━━━━━ Extracted entries

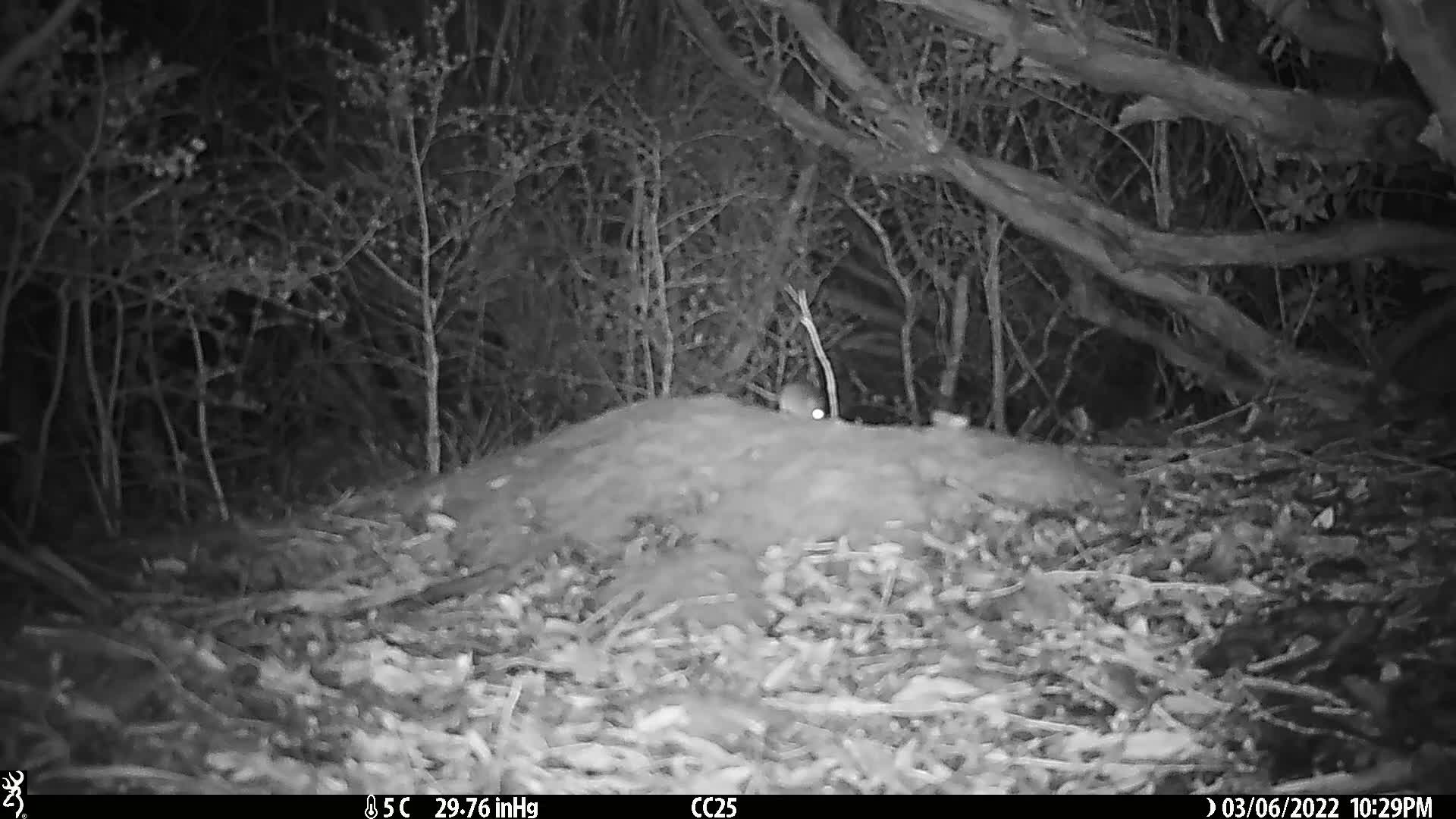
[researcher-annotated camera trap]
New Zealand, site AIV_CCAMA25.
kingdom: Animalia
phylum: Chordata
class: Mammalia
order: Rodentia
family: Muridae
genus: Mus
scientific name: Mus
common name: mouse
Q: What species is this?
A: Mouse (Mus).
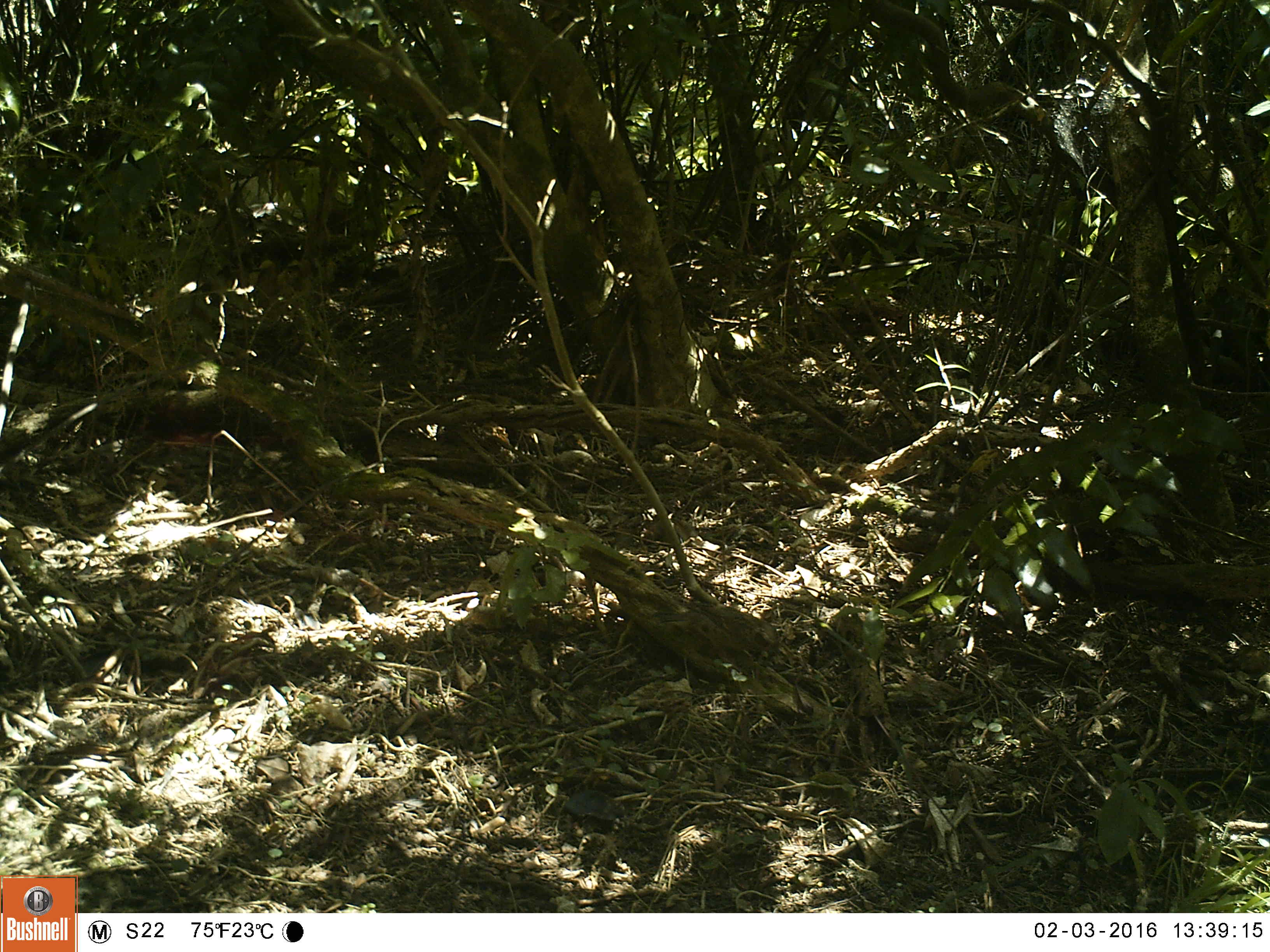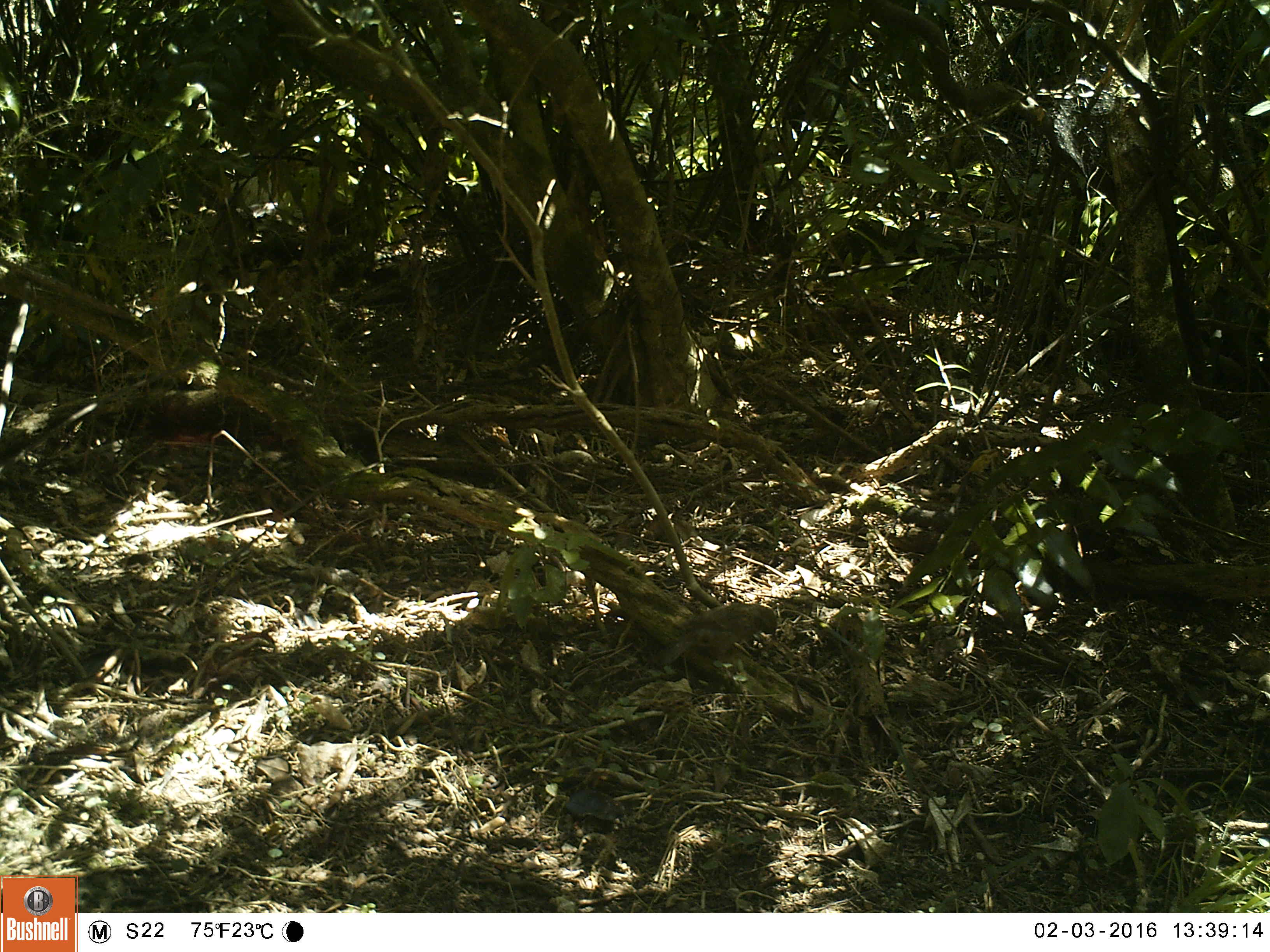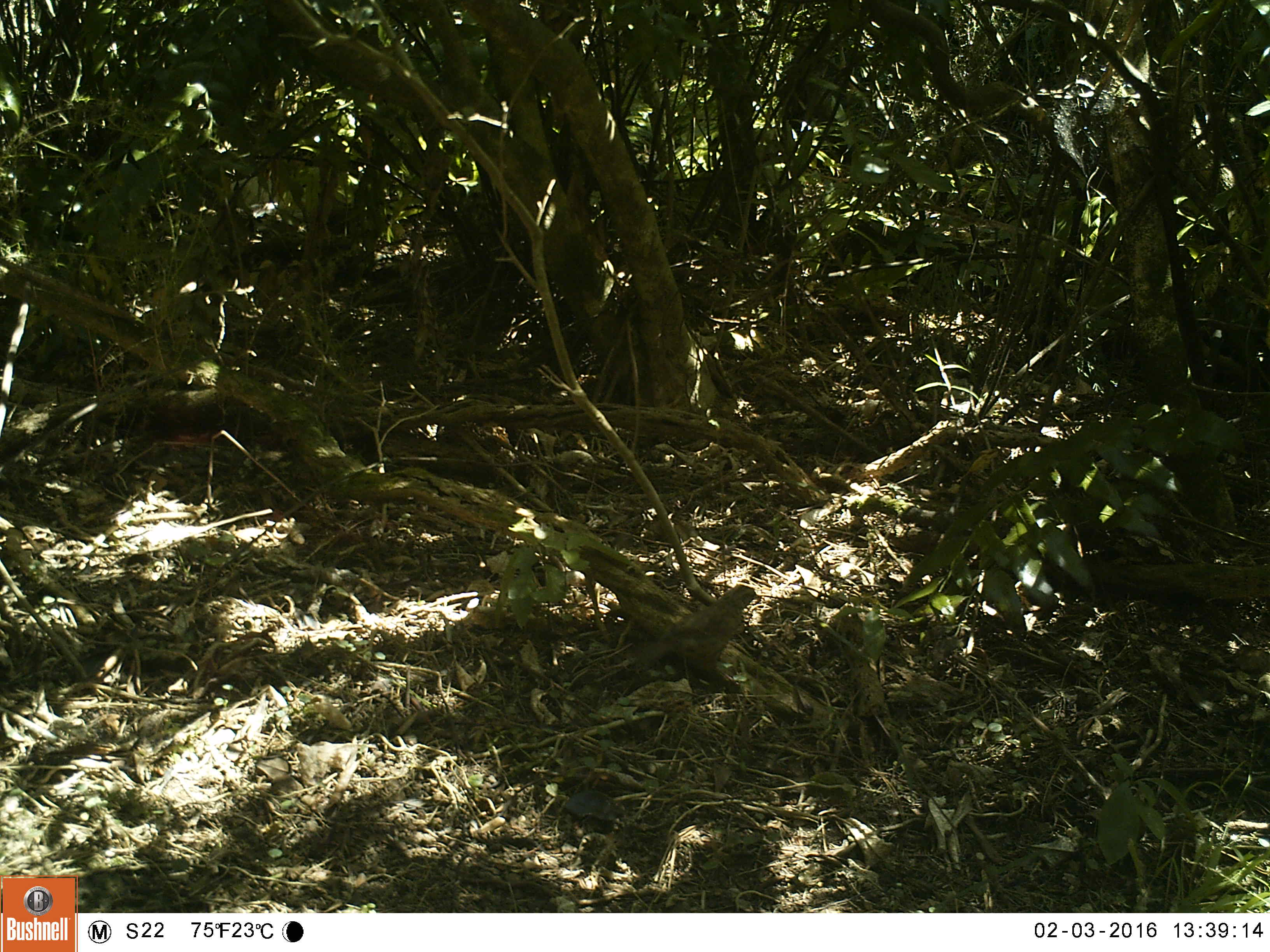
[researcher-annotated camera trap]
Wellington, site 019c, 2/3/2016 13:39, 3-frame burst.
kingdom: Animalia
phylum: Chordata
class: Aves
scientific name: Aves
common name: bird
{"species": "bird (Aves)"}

━━━━━━━━━━
━━━━━ Extracted entries

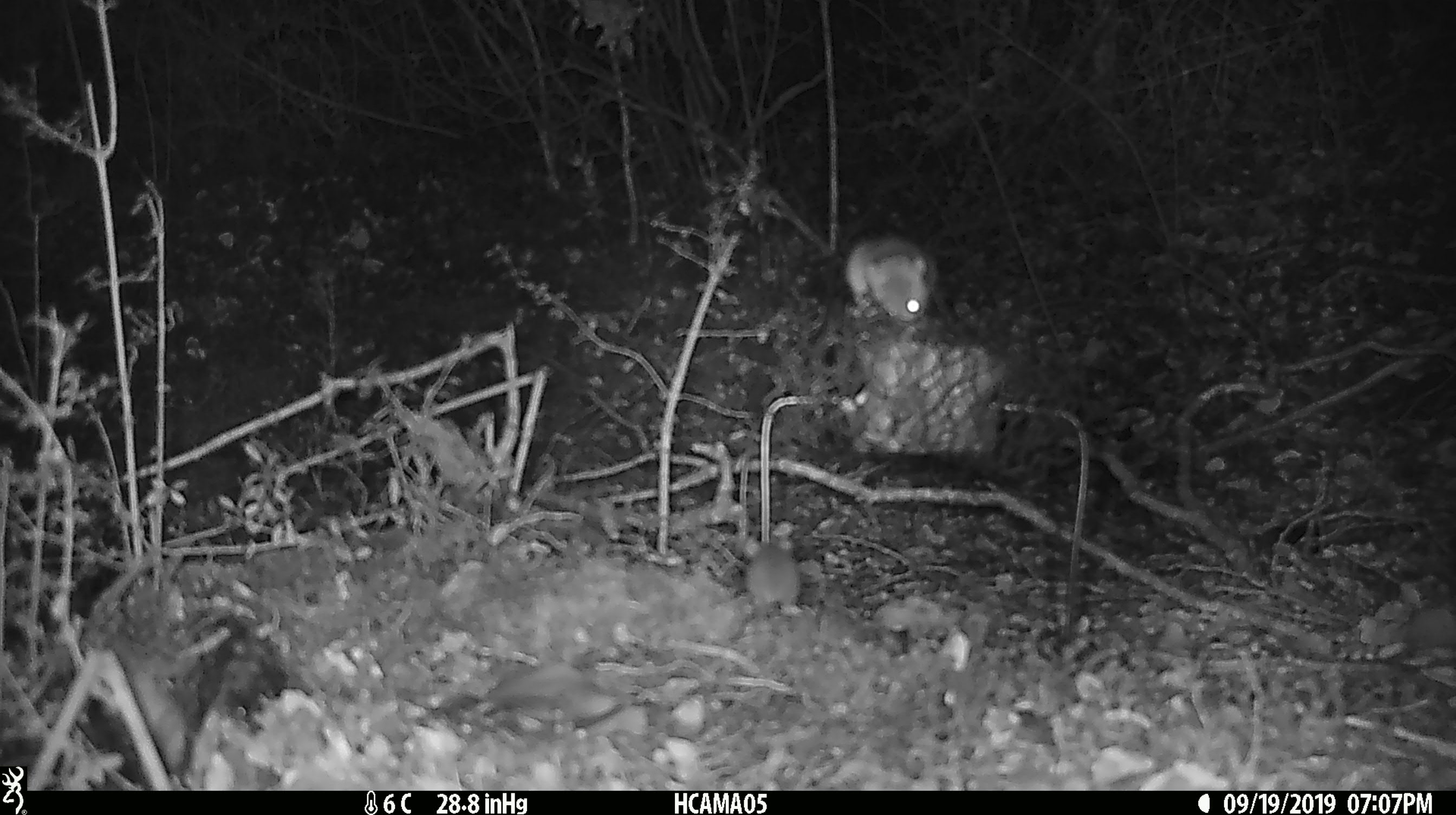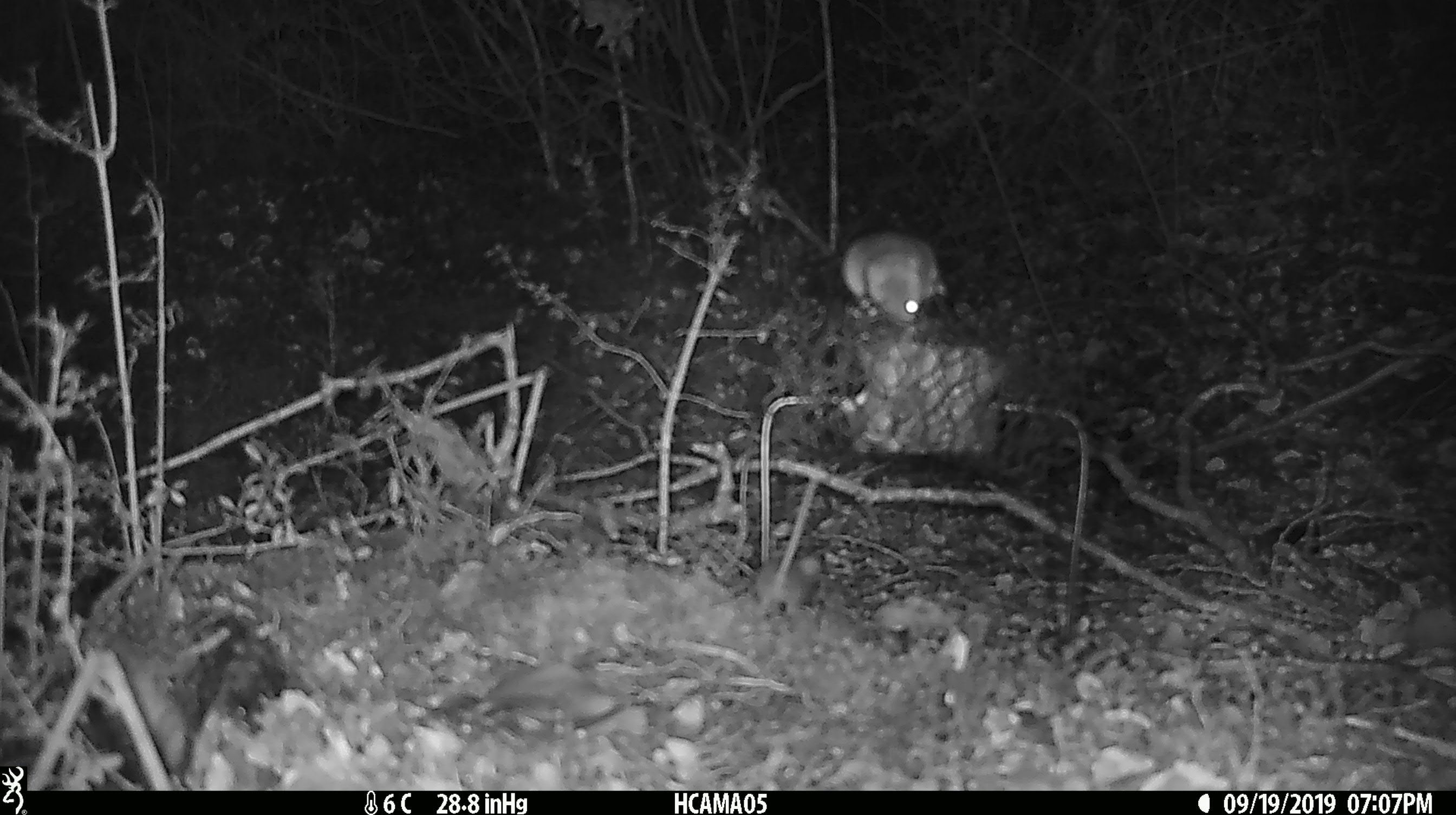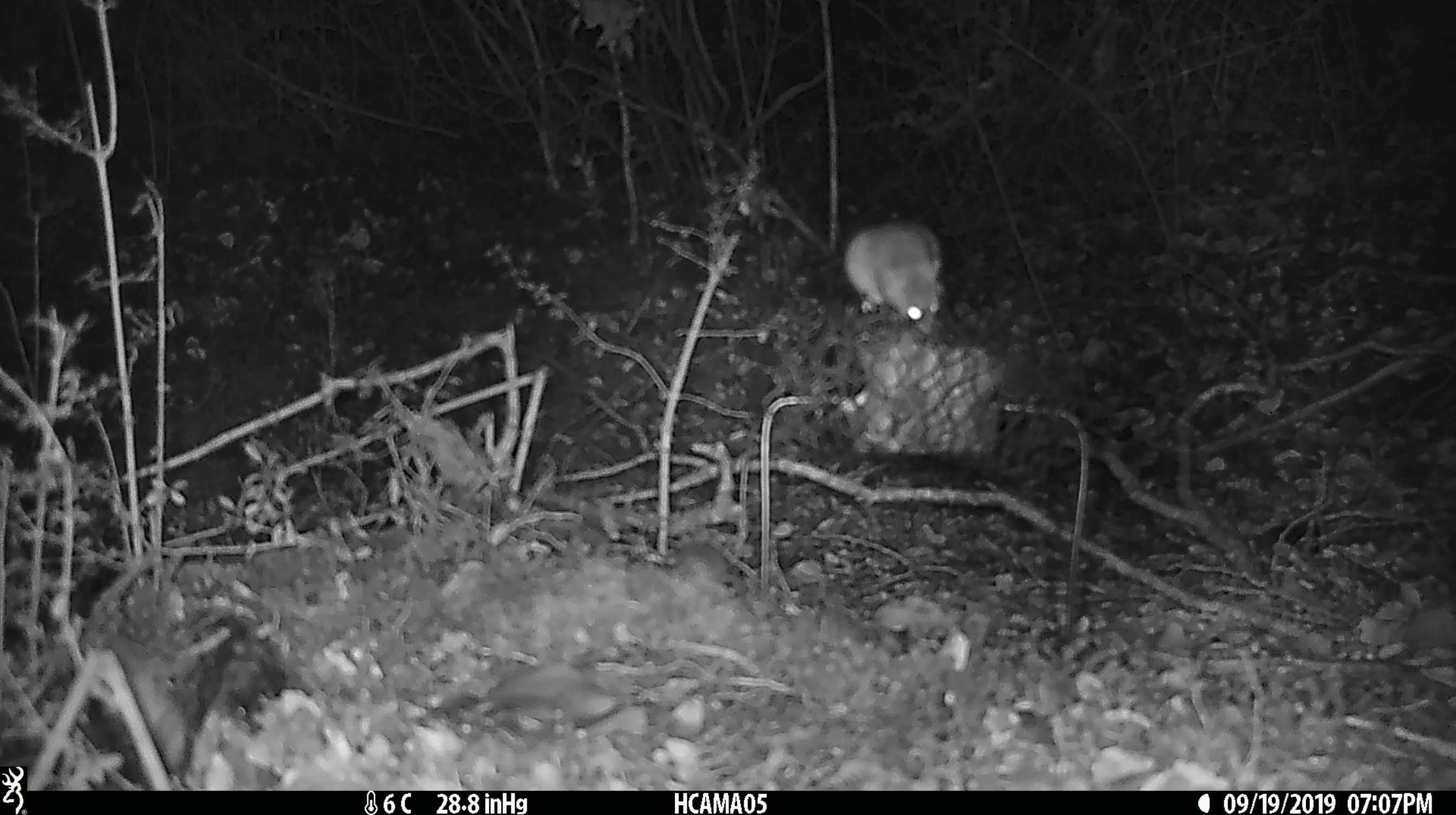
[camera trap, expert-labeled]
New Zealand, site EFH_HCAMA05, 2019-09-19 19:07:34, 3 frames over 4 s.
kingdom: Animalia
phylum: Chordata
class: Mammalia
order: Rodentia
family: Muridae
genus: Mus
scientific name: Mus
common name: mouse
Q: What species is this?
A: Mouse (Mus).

━━━━━━━━━━

[Instructions to follow] The task calls for every line of the material that contains the string "Zealand".

[Solution]
New Zealand, site AIV_CCAMA25.
New Zealand, site EFH_HCAMA05, 2019-09-19 19:07:34, 3 frames over 4 s.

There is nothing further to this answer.